▸ **EXERCISE REQUIREMENTS**
Search the entries below for the line containing "family: Bovidae"; from there to the end, return every line exactly and add nothing.

Stored data:
[Start of Attachment]
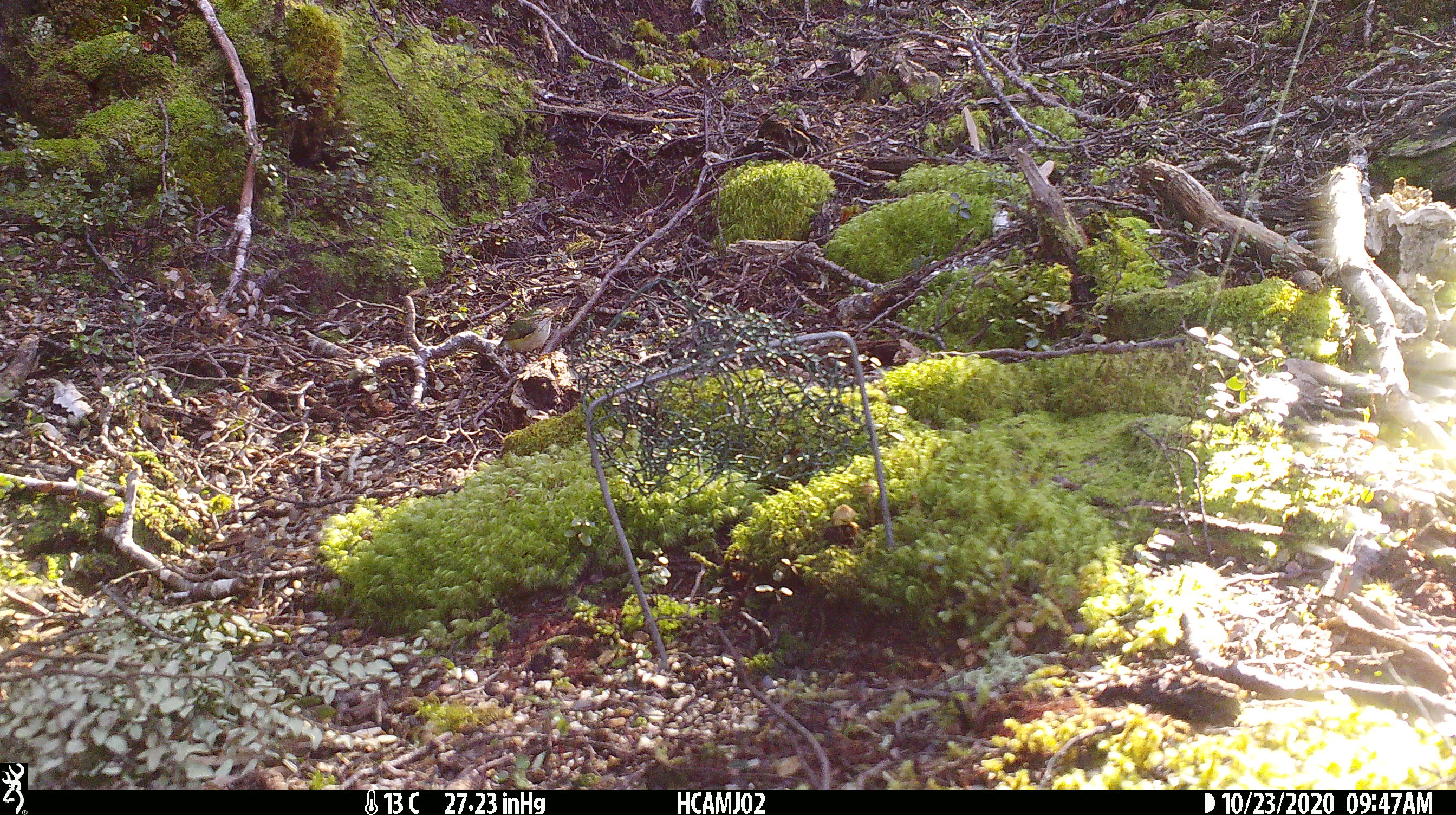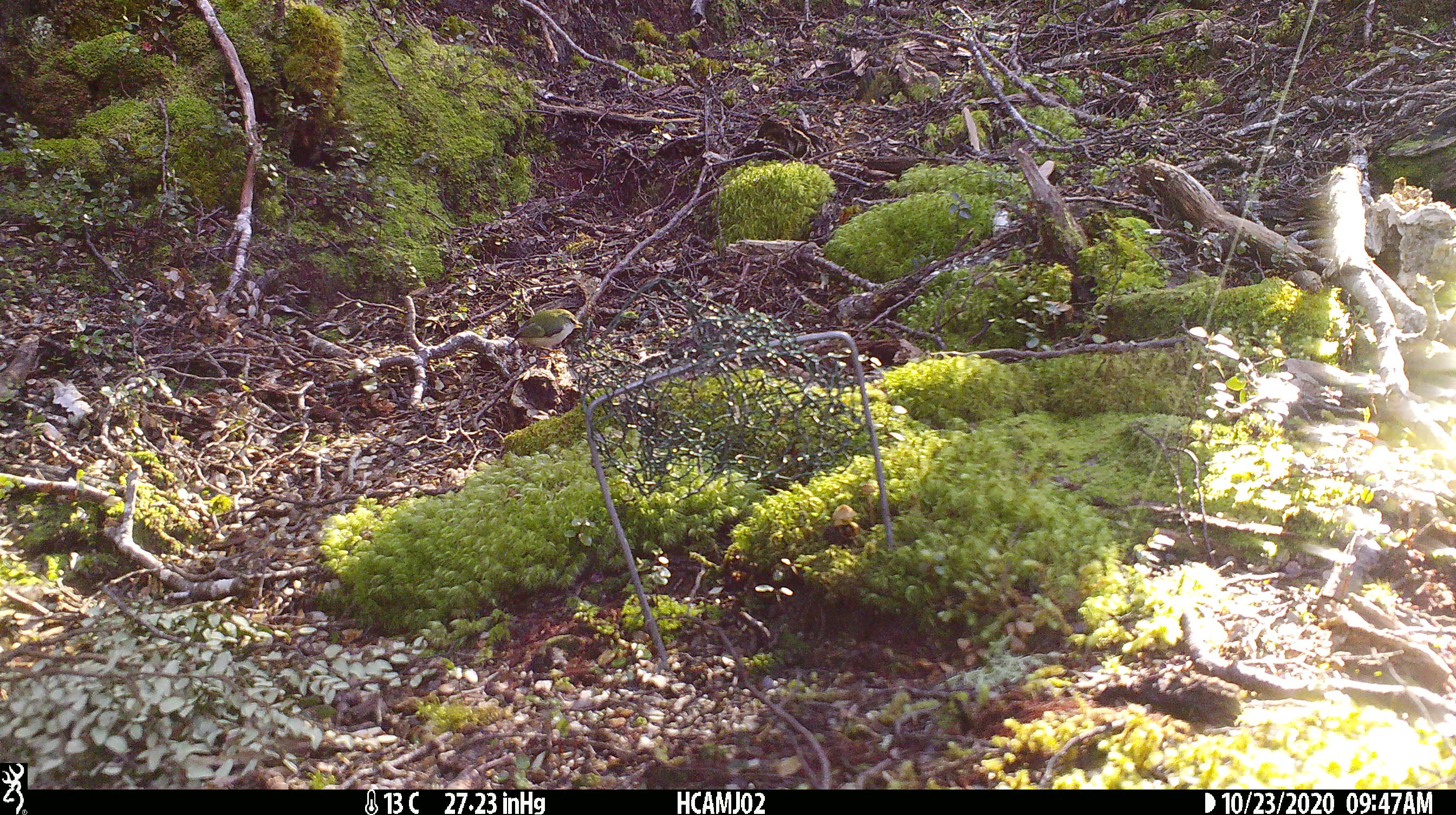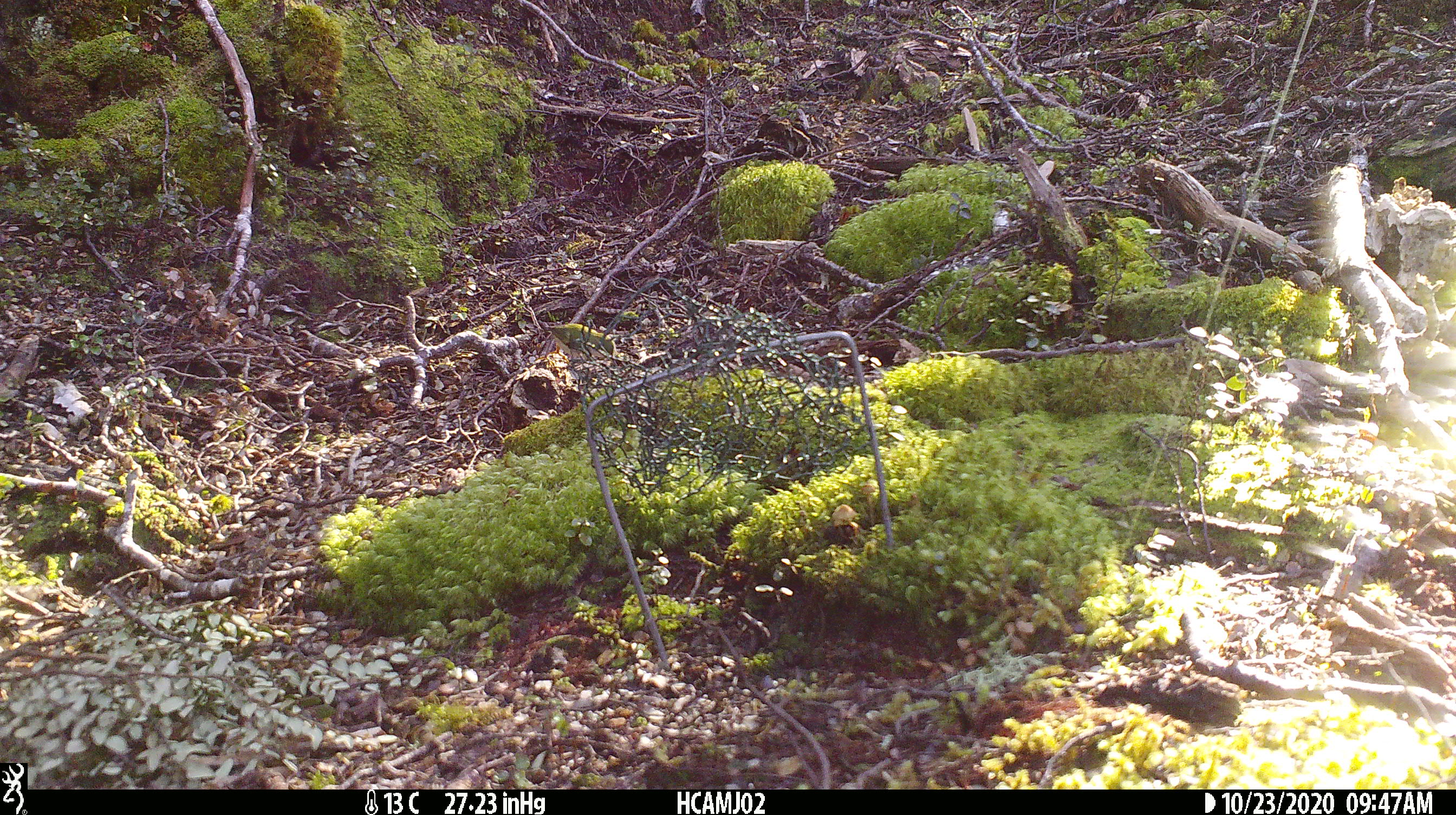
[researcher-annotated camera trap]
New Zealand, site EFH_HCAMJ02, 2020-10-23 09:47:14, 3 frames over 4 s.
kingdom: Animalia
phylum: Chordata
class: Aves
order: Passeriformes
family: Acanthisittidae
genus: Acanthisitta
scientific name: Acanthisitta chloris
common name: rifleman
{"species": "rifleman (Acanthisitta chloris)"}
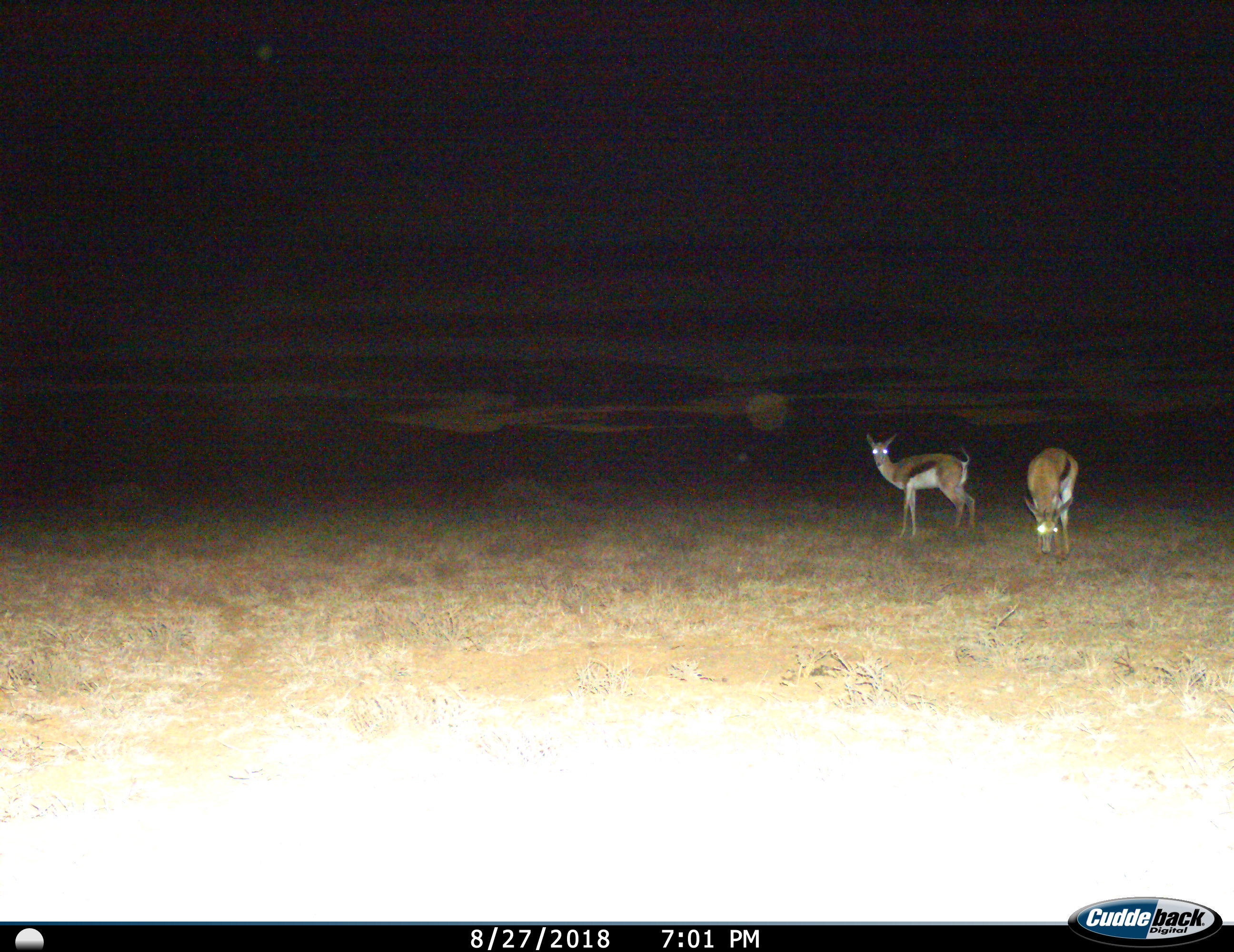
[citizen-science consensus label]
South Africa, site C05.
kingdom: Animalia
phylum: Chordata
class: Mammalia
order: Artiodactyla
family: Bovidae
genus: Antidorcas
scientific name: Antidorcas marsupialis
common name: springbok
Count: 2.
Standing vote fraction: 80%.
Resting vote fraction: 0%.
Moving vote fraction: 0%.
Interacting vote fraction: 0%.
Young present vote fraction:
[End of Attachment]
▸ **TASK RESULT**
family: Bovidae
genus: Antidorcas
scientific name: Antidorcas marsupialis
common name: springbok
Count: 2.
Standing vote fraction: 80%.
Resting vote fraction: 0%.
Moving vote fraction: 0%.
Interacting vote fraction: 0%.
Young present vote fraction:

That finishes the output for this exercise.